:: Source passage ::
- - -
I am open to all sorts of communication, telepathy, symbolism, words (spoken and written), tones and pitches in speech, images, and spiritual notions. I felt that this man might have something worth investigating, so I pursued it later in my head. Already I had been having discussions of mass-less fantasy creatures in fantasy stories so I was shaped for fitting through the narrow gates that led me to physics and gravity and magnets; attraction and repulsion.

A long time ago, I used to drink to oblivion when my PTSD got too much for me. I would drink for a few days just seeking unconsciousness. Eventually, I was temporarily 'healed' (?) and I stopped drinking. I always had money left and had food and stuff; it was just a alcohol-driven mental holiday. When you have spent a few days drunk, and only drunk, suddenly stopping drinking is dangerous. You have developed a physiological addiction and 'cold turkey' withdrawal is coming, and it is coming hard.

I could operate well after a day or so after the initial shaking and no sleep for three days and nights. One day though about a week after coming off the alcohol, I was in the local library writing some JavaScript code for my website and I thought I could hear an American radio show advertisement playing over and over again. Clearly, a bit of psychosis or auditory hallucination. The electric fans in the library were on because it was a warm Summer. I left the library and the American radio advert faded. 'Phew! that was nasty!' The library was in a cul-de-sac with no cars. When I got to a road with cars going along it, I noticed that the American radio advert came back in my head, got louder as they approached and faded as they passed away. Quickly, I sought an area away from roads, and sure enough where there were no induction motors or generators there were no American radio adverts in my head. I stored that episode in my memory. It has never happened again. However, in my tent in the woods and away from the roads I could hear the telephone wires nearby throbbing but not as a pulse, more as though they were sending Morse code. I thought at the time that the worlds power lines would make a good antenna for sending messages to alien ships in space or distress calls or something. I don't drink like that any more. With a creative mind though, the 'trips' were entertaining. I think it is more to do with sleep deprivation than the poisonous metabolised alcohol enzyme, acetaldehyde, which is then further metabolised into less harmful substances. You know, no dreaming means you 'trip' while you are awake. My jury is out on that because I am only a guinea-pig in my own laboratory.
- - -
:: Source data ::
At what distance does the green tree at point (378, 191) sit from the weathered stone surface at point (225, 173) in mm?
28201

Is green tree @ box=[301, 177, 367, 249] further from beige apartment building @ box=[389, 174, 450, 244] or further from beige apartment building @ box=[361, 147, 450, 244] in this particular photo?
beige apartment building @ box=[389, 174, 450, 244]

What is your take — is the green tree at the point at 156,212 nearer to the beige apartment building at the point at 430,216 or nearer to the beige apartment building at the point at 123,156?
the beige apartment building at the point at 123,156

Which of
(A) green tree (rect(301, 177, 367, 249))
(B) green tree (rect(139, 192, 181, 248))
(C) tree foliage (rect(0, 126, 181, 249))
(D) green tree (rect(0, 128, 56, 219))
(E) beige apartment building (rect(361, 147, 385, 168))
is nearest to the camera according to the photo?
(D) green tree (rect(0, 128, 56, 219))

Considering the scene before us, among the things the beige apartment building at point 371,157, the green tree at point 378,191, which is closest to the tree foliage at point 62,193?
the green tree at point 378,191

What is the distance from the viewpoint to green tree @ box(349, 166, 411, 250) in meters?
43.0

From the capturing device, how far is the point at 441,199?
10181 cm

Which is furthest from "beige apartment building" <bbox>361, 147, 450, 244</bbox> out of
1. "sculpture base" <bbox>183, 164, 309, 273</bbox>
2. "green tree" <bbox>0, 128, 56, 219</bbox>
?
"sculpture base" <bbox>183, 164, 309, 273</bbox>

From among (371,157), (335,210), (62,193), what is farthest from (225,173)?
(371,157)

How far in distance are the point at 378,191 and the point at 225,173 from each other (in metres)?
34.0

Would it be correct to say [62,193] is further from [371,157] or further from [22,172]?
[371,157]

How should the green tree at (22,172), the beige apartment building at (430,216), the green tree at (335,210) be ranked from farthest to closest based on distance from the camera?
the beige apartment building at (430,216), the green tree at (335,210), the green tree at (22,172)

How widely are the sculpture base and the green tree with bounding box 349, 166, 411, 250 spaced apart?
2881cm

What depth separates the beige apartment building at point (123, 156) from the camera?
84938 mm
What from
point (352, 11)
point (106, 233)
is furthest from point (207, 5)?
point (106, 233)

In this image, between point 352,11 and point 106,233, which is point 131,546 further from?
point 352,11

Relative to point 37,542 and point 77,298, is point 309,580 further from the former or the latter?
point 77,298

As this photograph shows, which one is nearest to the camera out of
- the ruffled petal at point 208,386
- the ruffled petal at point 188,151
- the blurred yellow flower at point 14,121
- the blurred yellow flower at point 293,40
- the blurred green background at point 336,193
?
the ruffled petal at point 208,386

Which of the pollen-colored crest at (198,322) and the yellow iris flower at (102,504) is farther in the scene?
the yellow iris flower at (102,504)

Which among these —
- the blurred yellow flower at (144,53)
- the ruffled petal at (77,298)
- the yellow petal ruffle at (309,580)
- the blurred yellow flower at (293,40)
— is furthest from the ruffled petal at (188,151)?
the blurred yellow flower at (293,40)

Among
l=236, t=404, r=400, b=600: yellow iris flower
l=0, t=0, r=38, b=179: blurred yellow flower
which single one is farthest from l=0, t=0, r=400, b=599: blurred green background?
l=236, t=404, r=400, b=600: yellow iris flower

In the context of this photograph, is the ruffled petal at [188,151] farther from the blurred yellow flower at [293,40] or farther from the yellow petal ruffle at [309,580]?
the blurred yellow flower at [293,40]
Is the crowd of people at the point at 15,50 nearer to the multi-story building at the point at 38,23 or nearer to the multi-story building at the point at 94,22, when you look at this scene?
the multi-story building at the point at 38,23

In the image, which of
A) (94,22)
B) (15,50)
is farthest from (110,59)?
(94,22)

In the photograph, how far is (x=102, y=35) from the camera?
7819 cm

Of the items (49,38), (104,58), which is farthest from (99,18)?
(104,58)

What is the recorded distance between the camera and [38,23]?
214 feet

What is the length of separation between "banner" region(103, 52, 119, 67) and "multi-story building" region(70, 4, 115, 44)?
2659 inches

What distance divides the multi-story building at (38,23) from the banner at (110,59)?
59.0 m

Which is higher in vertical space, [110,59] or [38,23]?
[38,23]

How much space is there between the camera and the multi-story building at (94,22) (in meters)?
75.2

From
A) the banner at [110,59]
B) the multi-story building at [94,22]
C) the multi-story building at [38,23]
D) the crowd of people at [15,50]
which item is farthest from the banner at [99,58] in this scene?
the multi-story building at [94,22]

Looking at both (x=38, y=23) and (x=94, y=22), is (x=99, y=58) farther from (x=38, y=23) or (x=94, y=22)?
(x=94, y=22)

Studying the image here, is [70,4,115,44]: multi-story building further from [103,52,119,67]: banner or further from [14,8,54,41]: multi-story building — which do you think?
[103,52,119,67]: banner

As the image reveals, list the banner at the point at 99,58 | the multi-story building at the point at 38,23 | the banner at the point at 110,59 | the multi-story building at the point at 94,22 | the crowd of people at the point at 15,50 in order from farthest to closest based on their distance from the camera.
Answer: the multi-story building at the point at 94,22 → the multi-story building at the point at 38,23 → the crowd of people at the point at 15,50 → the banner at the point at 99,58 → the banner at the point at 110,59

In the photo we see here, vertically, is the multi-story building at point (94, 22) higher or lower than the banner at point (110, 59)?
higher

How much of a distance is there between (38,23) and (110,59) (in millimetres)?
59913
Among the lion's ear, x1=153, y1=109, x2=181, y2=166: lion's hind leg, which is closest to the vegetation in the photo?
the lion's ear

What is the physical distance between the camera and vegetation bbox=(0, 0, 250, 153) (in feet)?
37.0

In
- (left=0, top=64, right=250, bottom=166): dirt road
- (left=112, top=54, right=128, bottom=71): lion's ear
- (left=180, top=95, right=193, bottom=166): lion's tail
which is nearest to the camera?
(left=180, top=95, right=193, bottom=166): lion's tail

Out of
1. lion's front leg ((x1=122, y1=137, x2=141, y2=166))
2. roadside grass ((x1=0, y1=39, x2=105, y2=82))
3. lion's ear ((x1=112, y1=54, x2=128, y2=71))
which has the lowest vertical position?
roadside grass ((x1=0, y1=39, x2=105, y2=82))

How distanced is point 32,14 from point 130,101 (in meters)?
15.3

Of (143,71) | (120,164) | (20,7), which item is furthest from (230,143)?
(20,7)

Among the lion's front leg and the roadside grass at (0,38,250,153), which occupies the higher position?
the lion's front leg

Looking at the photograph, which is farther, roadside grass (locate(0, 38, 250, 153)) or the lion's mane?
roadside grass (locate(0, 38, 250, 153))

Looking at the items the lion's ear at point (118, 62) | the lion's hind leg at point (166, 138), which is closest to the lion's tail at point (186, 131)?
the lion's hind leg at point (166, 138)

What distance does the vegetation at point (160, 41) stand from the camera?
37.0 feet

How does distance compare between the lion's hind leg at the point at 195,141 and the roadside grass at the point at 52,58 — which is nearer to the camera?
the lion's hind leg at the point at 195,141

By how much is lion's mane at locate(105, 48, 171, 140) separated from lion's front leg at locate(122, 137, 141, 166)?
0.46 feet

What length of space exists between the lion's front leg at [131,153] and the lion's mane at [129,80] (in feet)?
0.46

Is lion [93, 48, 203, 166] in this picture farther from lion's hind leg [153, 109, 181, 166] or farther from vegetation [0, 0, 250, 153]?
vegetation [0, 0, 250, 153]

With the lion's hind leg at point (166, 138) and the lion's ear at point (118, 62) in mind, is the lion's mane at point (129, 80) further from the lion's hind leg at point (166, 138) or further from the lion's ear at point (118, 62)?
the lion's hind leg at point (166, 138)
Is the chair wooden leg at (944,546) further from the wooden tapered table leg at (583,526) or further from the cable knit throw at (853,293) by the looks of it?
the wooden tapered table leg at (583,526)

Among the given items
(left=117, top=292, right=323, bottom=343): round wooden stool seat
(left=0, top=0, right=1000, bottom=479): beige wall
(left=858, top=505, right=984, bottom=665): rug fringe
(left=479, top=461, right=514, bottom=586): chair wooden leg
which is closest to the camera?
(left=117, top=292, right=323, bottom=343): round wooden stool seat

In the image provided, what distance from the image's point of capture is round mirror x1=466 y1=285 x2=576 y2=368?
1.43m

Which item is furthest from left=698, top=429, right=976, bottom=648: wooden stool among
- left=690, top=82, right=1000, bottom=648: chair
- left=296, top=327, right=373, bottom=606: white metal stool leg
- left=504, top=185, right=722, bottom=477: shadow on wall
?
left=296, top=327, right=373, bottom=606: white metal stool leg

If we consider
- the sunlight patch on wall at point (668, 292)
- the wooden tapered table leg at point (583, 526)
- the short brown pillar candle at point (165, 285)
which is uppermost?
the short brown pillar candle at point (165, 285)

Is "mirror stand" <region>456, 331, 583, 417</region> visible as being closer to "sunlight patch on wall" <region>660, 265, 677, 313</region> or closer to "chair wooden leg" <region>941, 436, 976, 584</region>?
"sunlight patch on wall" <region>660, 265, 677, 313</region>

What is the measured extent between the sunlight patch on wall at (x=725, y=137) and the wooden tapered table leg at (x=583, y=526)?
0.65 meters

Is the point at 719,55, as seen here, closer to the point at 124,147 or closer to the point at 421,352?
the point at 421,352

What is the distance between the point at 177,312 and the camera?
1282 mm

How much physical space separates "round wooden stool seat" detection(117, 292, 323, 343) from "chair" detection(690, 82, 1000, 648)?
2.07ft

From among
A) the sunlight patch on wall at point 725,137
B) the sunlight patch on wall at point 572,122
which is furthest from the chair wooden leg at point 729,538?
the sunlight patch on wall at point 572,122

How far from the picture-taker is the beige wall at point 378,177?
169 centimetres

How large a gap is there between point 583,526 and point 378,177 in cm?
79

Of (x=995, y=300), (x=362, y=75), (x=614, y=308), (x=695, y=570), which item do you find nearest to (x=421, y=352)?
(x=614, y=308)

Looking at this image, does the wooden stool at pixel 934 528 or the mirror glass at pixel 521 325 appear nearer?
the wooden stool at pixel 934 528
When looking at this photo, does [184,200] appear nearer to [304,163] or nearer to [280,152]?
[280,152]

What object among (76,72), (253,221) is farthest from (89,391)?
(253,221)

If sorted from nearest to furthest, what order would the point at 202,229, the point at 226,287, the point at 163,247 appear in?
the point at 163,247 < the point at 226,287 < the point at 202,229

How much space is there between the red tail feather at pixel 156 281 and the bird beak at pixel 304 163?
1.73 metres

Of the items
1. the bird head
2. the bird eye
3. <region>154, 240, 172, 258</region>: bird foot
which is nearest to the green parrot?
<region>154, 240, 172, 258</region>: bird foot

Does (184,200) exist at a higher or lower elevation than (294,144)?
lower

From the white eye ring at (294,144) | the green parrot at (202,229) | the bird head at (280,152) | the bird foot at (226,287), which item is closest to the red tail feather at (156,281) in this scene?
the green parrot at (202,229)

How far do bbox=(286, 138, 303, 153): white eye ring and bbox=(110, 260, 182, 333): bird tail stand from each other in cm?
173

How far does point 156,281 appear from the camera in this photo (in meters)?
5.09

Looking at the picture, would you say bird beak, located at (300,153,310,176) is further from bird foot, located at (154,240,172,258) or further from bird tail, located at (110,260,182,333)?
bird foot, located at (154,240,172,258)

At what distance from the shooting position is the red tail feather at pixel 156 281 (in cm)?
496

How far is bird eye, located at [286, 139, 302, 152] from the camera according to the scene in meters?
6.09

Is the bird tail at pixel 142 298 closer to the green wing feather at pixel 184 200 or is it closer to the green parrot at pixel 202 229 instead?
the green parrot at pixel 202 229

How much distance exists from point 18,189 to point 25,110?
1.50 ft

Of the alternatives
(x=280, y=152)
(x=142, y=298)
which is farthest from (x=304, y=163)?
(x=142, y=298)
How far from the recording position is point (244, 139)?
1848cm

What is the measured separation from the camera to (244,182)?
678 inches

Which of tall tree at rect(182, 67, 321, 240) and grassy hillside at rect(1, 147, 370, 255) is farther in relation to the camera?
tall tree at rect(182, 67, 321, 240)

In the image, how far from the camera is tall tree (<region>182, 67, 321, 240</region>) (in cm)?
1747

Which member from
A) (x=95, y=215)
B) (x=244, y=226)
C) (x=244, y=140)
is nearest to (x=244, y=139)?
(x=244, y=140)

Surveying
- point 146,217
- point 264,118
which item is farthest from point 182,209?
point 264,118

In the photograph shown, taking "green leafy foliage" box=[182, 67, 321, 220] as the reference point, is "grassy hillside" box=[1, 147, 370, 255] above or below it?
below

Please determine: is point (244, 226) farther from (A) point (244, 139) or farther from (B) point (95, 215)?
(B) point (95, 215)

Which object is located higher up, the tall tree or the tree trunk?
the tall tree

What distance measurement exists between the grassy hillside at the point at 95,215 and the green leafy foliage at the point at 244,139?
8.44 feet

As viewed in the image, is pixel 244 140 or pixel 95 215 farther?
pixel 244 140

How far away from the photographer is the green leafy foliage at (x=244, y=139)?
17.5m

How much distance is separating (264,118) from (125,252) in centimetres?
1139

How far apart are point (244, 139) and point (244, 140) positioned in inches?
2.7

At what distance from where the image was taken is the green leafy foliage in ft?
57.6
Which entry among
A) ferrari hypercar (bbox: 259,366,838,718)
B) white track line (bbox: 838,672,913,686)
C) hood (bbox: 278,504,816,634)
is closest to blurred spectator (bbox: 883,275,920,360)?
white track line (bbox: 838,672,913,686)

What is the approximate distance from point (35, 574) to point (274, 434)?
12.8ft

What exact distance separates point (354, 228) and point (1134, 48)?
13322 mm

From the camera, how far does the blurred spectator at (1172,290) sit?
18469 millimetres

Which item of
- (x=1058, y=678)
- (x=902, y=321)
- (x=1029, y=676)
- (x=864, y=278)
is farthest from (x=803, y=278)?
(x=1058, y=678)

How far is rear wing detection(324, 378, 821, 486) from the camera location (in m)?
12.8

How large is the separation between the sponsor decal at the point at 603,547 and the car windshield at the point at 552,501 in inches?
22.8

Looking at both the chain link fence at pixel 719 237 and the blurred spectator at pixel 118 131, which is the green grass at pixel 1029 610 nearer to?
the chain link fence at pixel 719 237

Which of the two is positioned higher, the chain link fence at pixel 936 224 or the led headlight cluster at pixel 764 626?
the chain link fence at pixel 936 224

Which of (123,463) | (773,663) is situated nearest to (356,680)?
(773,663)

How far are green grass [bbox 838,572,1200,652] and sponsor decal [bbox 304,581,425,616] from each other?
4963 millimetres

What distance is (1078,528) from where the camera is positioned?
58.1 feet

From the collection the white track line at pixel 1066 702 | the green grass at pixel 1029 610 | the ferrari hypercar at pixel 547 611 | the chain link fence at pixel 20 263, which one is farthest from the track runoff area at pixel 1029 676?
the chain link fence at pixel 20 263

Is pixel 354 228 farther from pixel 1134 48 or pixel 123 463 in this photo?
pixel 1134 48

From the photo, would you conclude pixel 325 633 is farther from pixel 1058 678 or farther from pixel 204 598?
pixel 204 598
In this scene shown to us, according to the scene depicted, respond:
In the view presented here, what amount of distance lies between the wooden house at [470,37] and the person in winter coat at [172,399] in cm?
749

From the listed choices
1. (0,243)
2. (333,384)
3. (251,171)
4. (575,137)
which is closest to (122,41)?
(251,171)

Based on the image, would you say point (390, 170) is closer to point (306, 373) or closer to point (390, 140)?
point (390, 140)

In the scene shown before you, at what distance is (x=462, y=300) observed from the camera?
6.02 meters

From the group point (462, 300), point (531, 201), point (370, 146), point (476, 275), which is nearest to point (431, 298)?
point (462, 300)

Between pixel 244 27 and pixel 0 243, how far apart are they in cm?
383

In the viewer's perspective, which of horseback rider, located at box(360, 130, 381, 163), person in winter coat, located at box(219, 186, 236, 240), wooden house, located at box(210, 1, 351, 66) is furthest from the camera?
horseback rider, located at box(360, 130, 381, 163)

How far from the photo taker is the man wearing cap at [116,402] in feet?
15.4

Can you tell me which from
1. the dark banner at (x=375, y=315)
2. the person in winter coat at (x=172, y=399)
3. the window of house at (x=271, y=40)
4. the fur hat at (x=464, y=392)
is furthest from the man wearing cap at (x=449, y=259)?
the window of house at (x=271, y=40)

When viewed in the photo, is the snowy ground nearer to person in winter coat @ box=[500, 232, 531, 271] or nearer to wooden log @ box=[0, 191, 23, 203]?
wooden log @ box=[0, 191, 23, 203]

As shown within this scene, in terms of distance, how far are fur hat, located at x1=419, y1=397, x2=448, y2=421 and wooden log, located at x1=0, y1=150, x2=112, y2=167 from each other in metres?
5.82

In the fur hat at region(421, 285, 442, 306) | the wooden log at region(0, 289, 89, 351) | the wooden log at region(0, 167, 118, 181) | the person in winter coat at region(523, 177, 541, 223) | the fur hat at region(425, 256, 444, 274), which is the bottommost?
- - -
:: Directions for this task ::
Please answer from the passage on alcohol withdrawal: what was the writer doing in the local library when the American radio advertisement was first heard?

:: Exercise response ::
Writing some JavaScript code for the writer's website.